Philippine Standard time

Tax Elasticity Study on the Insurance Industry, May - June 2010

The paper seeks to measure the tax elasticity of the country’s life insurance industry from 1978 to 2007 to determine if the foregoing taxes really serve as a disincentive in making a decision to buy life insurance products. Taxes imposed on life insurance premiums, such as the DST and premium tax, were found to be inelastic to the growth of the life insurance industry as the elasticity coefficient is less than unity. Because of these results, abolition of the DST and premium tax on life insurance is not recommended. Said taxes do not have a direct link to the performance of the life insurance industry. The study likewise emphasizes that there are also other determinants to life insurance demand like education, income, inflation and financial development which may have a greater impact on the life insurance industry as against the DST and premium tax. Beyond the measure of elasticity, the abolition of the DST and premium tax on life insurance is not supported due to the adverse effect it may create on government’s coffers.

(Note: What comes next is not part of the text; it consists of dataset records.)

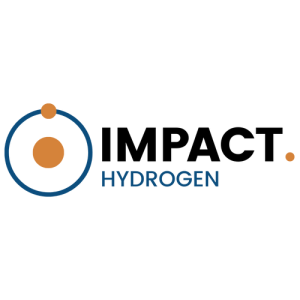 Impact Hydrogen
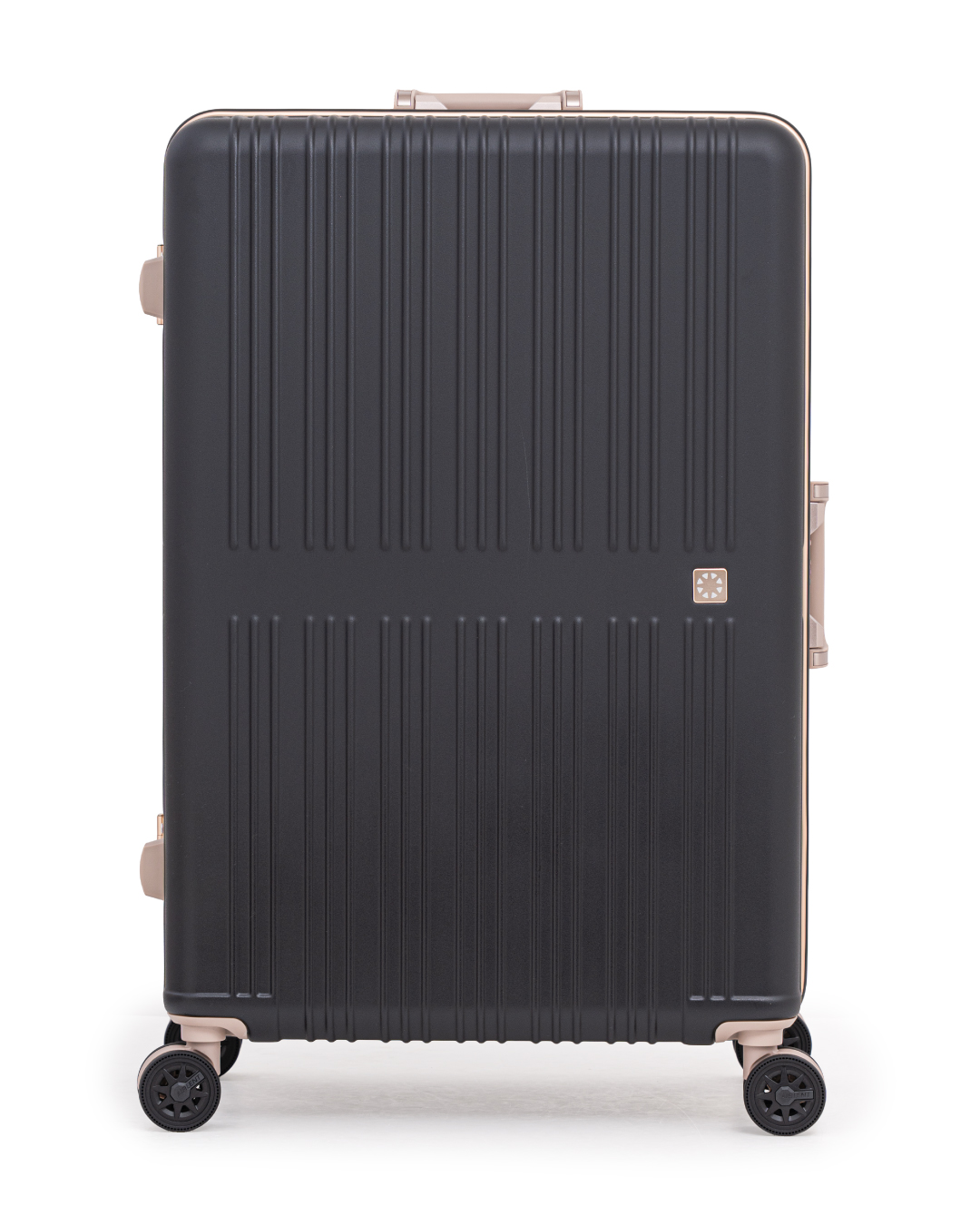 Dream Light | スーツケース｜アジア・ラゲージ (Asia Luggage Inc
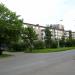 Устюженская ул., 3 в городе Череповец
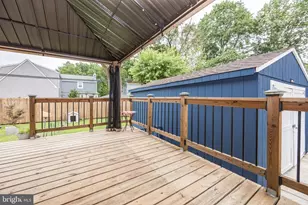 137 Atlas Dr, New Castle, DE 19720 - Photo 23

The abolition may also set a precedent for other similarly-situated industries (e.g. non-life insurance) to clamor for the same tax privilege. Moreover, the abolition would completely free the life insurance companies from the payment of taxes which other industries in the financial sector are required to pay resulting in inequitable taxation and undue advantage. It is therefore suggested that the premium tax and the DST on life insurance premiums remain imposed to level the playing field among the different financial investment products. This treatment will ensure a more balanced growth and development of the financial/capital market.